Study and Simulation Analysis of Microwave Heating Performance of Magnetite Concrete Based on Random Aggregate Modeling.

Abstract

Radiation-shielding concrete, widely used in protective structures because of its effective shielding properties, employs magnetite aggregates to achieve higher compressive strength than conventional concrete. However, prolonged exposure to high temperatures leads to mechanical degradation. This study investigates the thermal evolution of magnetite concrete under microwave heating across varying temperatures (38-800 °C). A microwave oven was utilized for heating, and COMSOL Multiphysics was employed to establish an electromagnetic-thermal-mechanical coupled model, analyzing surface characteristics, temperature distribution, stress-strain behavior, and residual compressive strength.
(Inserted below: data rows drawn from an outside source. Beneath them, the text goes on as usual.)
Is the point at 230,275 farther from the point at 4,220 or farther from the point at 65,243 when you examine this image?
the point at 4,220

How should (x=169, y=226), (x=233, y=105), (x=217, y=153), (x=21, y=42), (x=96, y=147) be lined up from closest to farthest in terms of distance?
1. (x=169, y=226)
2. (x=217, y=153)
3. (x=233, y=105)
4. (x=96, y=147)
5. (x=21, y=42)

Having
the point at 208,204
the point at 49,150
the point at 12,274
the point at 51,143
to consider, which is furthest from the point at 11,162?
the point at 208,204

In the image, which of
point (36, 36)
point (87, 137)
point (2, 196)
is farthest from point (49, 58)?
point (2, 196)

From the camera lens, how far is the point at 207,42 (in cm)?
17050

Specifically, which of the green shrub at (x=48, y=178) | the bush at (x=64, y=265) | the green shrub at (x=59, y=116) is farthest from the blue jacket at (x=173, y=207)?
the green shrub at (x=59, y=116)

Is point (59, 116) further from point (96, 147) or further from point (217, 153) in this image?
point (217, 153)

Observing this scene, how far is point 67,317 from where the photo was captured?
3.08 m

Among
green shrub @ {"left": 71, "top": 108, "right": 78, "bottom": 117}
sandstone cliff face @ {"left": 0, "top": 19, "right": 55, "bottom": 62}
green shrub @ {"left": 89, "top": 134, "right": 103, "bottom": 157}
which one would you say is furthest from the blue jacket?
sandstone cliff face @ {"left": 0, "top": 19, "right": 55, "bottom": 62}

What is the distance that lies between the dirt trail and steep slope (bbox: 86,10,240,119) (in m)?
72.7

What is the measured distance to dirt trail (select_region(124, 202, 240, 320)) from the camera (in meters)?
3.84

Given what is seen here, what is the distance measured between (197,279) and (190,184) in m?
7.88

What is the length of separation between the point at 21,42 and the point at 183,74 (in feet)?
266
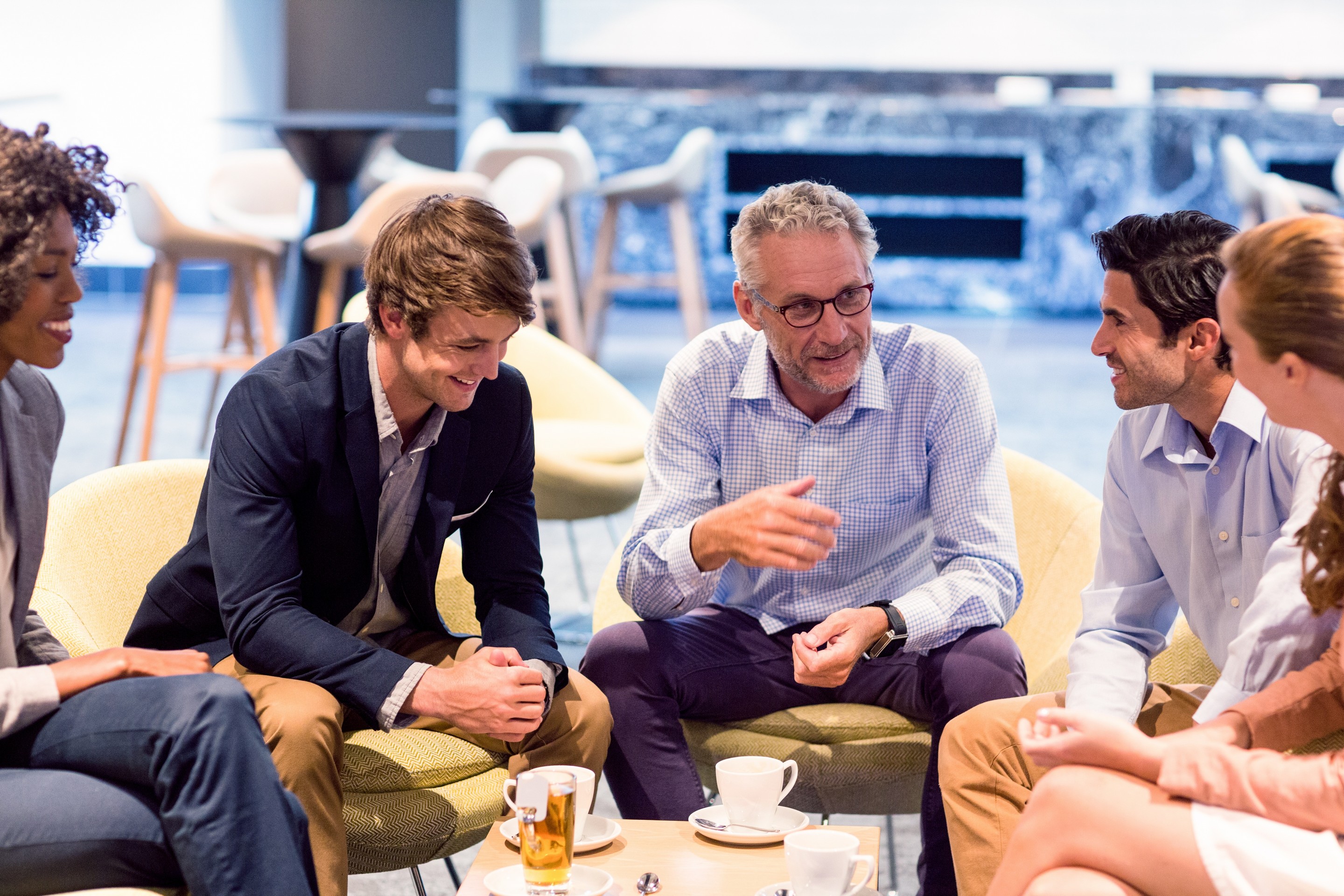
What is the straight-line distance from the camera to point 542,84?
11156 mm

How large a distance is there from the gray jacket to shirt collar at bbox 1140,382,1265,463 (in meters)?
1.41

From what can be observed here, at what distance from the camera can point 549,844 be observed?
4.83ft

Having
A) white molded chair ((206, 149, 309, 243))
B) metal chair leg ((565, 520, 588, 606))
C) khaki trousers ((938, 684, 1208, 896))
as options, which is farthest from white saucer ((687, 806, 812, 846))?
white molded chair ((206, 149, 309, 243))

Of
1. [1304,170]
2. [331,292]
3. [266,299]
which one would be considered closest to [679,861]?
[331,292]

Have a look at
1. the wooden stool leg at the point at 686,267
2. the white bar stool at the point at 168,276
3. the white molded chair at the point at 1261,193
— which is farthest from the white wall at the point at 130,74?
the white molded chair at the point at 1261,193

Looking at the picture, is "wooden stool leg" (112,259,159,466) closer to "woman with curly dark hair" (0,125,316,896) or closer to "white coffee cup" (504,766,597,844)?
"woman with curly dark hair" (0,125,316,896)

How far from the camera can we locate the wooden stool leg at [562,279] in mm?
6793

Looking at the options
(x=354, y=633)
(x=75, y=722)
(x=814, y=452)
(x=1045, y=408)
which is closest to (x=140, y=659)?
(x=75, y=722)

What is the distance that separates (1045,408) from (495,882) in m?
5.66

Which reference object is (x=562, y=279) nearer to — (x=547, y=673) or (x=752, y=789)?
(x=547, y=673)

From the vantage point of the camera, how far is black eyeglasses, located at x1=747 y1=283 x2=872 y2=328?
2.13 meters

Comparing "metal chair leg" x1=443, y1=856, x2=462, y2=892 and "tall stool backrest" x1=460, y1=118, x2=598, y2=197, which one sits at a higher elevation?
"tall stool backrest" x1=460, y1=118, x2=598, y2=197

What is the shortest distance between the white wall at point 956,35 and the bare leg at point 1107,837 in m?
9.66

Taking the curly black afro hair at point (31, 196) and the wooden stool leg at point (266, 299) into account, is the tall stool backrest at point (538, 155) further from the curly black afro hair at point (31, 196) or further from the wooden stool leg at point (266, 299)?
the curly black afro hair at point (31, 196)
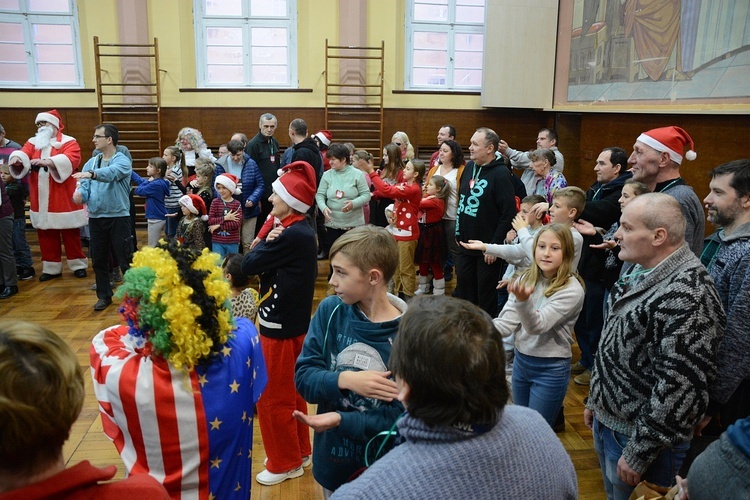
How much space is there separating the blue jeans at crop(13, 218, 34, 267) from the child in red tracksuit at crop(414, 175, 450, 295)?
13.5 feet

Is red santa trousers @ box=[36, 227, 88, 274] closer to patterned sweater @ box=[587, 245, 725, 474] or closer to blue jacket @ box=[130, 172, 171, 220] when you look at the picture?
blue jacket @ box=[130, 172, 171, 220]

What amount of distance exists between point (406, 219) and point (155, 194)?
8.06 feet

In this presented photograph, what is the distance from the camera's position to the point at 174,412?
1441 millimetres

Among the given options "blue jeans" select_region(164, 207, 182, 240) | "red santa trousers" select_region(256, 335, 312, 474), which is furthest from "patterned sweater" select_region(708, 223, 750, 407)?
"blue jeans" select_region(164, 207, 182, 240)

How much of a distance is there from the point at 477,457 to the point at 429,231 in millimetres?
4350

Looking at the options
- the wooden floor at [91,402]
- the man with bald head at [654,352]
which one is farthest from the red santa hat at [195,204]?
the man with bald head at [654,352]

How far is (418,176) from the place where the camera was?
5.48 metres

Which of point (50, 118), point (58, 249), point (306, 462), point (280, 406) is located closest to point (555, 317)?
point (280, 406)

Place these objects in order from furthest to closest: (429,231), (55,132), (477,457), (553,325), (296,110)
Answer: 1. (296,110)
2. (55,132)
3. (429,231)
4. (553,325)
5. (477,457)

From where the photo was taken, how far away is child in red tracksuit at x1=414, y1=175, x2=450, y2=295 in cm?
515

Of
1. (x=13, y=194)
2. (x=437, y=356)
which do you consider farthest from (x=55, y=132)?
(x=437, y=356)

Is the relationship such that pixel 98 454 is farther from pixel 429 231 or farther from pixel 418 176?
pixel 418 176

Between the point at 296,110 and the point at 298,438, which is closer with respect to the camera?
the point at 298,438

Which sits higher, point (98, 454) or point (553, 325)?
point (553, 325)
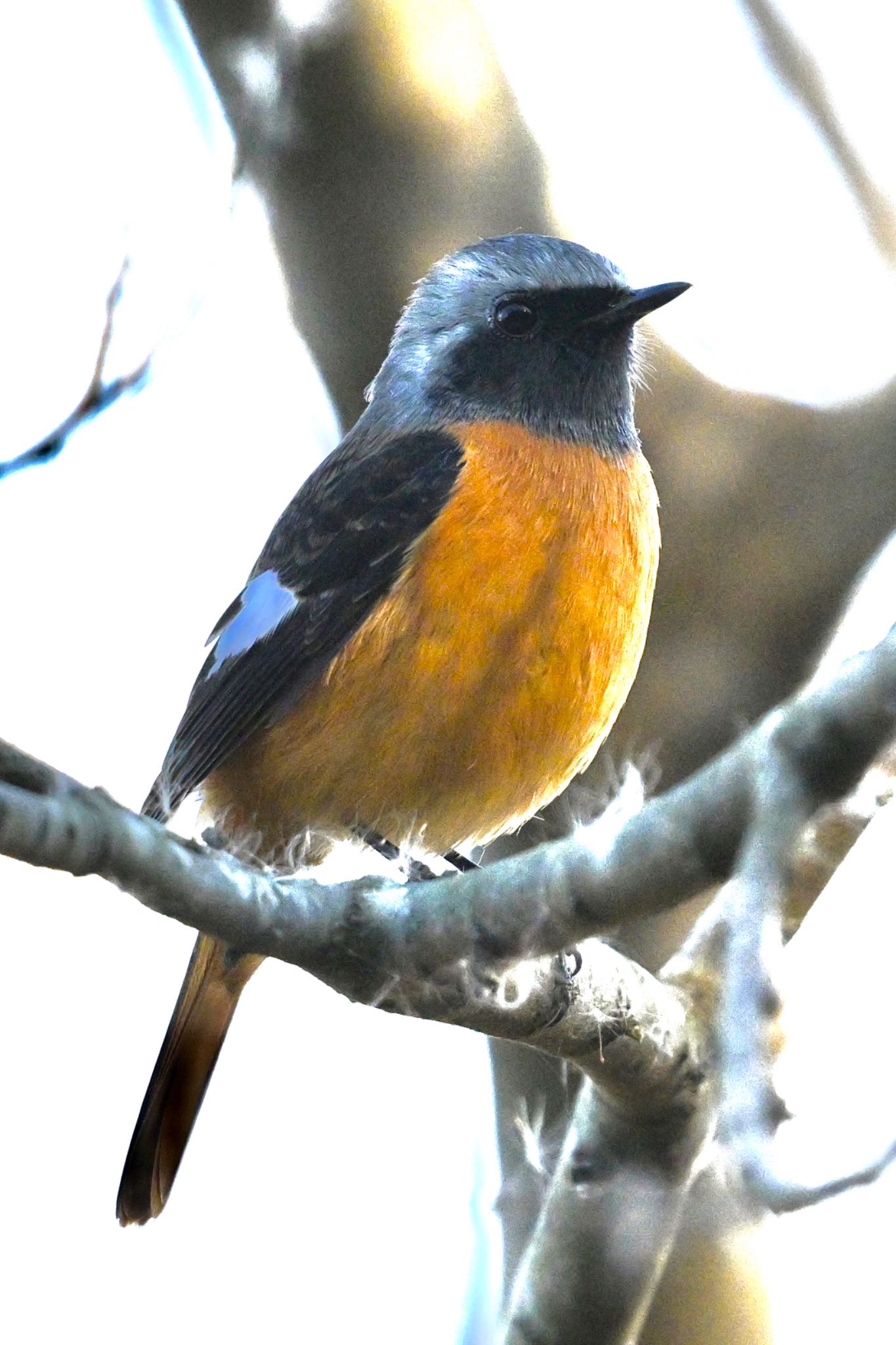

Results indicate that internal temperatures exceed surface temperatures during microwave heating, with a maximum temperature difference surpassing 150 °C at 800 °C. Compressive stresses predominantly arise in the mortar, while tensile stresses concentrate in aggregates and the interface transition zone, causing stress concentration. Mortar exhibits greater deformation than aggregates as temperatures increase. Simulated and experimental residual compressive strengths show strong agreement, with a maximum deviation of 7.58%. The most rapid mechanical deterioration occurs at 450-600 °C, marked by a residual compressive strength decline of 0.07 MPa/°C and the formation of penetrating cracks.